WHAT TO WORK ON |
Continue the pull-up code selection passage below, starting right after its last sentence.

In the above-described pull-up code selection process, the comparison results may be V_COMP11=1, V_COMP12=1, and V_COMP13=1. This means V_DIV11>0.5×V_DD, V_DIV12>0.5×V_DD, and V_DIV13>0.5×V_DD, respectively. That is, the voltage V_DIV1 across the first reference resistor 100c in each comparison is greater than 0.5×V_DD. In such case, it is not possible to determine the pull-up code which minimizes the difference between the resistance R_P1∥R_P2 and the resistance R_REF1 of the first reference resistor 100c.

Therefore, the resistance R_P1∥R_P2 should be increased or decreased by appropriately adjusting the first reference P-code [3:0] and the second reference P-code [3:0]. In order to make any one of the first comparison value V_COMP11, the second comparison value V_COMP12, and the third comparison value V_COMP13 zero, the resistance R_P1∥R_P2 in Equation 1 should be increased. As the first reference P-code [3:0] and the second reference P-code [3:0] increase, the resistance R_P1∥R_P2 increases. Thus, the pull-up code selector 200 increases each of the first reference P-code [3:0] and the second reference P-code [3:0] by 1, and sequentially applies the increased first reference P-code [3:0] and the increased second reference P-code [3:0] to the first pull-up resistor 100a and the second pull-up resistor 100b, and perform the above-described process again with the newly obtained first comparison value V_COMP11, the newly obtained second comparison value V_COMP12, and the newly obtained third comparison value V_COMP13.

[Questions about scenes shown in images]
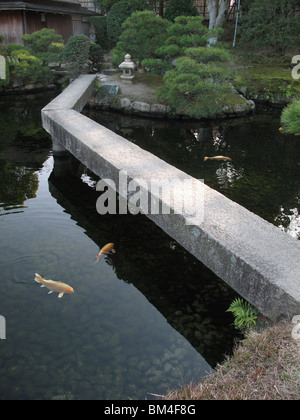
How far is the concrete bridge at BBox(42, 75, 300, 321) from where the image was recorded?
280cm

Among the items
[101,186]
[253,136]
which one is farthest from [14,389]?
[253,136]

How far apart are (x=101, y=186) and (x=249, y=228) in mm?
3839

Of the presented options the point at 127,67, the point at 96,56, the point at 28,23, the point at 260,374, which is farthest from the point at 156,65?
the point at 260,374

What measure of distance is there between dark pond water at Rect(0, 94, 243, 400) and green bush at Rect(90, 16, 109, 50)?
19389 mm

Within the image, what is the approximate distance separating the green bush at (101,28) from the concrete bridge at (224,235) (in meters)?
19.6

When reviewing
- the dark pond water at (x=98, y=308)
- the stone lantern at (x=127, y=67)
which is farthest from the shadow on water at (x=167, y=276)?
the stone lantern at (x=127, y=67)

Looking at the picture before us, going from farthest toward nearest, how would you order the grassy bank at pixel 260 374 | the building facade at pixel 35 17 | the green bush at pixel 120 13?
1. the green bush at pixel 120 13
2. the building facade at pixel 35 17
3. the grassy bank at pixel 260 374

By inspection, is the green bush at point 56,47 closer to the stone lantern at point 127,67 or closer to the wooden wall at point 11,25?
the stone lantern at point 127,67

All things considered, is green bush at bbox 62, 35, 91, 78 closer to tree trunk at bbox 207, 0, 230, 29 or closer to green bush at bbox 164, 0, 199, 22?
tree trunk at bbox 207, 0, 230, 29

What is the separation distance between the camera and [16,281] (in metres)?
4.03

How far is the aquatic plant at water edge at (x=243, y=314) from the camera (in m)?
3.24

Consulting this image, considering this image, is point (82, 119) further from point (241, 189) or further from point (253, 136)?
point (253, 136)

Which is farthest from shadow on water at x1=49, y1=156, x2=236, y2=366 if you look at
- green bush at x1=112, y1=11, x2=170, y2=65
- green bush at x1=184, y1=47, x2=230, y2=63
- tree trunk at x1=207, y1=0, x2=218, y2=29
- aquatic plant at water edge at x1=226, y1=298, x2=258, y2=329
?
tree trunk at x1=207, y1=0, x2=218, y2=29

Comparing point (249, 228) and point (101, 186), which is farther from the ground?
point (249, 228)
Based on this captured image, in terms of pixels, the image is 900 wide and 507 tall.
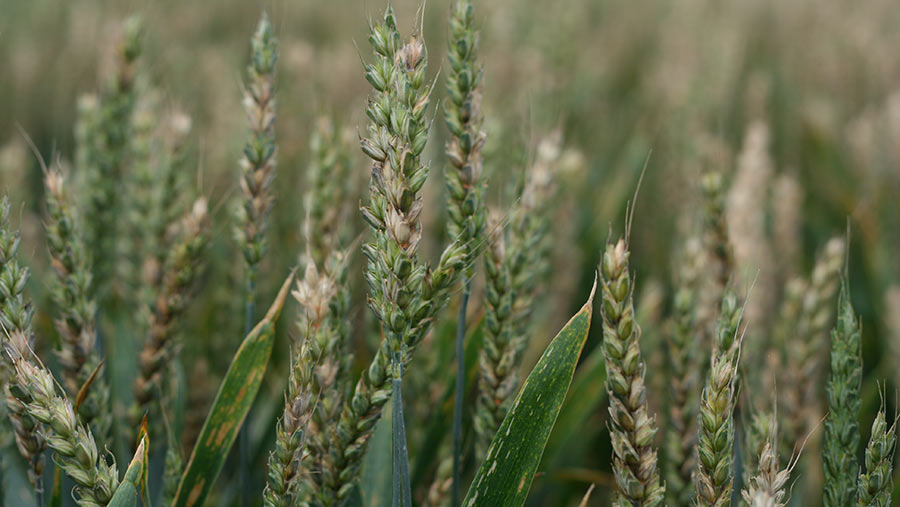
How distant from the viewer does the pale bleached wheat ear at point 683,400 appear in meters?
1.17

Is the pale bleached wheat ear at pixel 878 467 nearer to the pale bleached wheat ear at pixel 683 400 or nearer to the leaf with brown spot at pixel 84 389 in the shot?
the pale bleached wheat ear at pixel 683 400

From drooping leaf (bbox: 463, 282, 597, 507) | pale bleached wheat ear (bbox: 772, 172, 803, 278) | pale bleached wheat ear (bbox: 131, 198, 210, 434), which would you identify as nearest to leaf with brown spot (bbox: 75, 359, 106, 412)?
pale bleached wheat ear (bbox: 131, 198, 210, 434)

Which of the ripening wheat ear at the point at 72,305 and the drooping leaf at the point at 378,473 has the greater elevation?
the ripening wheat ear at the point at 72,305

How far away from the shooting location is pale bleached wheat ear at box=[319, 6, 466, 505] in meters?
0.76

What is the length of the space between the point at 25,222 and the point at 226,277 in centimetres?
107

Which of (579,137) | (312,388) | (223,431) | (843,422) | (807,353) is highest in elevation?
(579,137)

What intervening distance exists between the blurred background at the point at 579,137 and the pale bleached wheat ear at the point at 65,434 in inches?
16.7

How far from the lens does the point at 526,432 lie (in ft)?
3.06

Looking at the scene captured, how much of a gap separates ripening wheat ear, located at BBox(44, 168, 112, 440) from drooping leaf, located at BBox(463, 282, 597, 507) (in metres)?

ANSWER FOR THE TASK |
Similarly, when the comparison results are V_COMP11=0, V_COMP12=0, and V_COMP13=0, each of the first reference P-code [3:0] and the second reference P-code [3:0] are decreased by 1 to decrease the resistanceR_P1∥R_P2, and the above process is performed again with the first comparison value V_COMP11, the second comparison value V_COMP12, and the third comparison value V_COMP13 newly obtained from the decreased first reference P-code [3:0] and the decreased second reference P-code [3:0].

The pull-up code selection process of the pull-up code selector 200 described above is summarized in Table 1 below.

TABLE 1
VCOMP11	VCOMP12	VCOMP13	Pull-up code

1	1	0	Second reference P-code
1	0	0	First reference P-code
1	1	1	Increase first and second reference P-codes by 1
0	0	0	Decrease first and second reference P-codes by 1
0	0	1	Non-existent comparison values
0	1	1
1	0	1
0	1	0

Hereinafter, the pull-down code selection process of the pull-down code selector 500 is described when the pull-up code [3:0], which minimizes the difference between the resistance R_REF2 of the second reference resistor 400c and the resistance R_REF1 (=50Ω), is applied to the second reference resistor 400c.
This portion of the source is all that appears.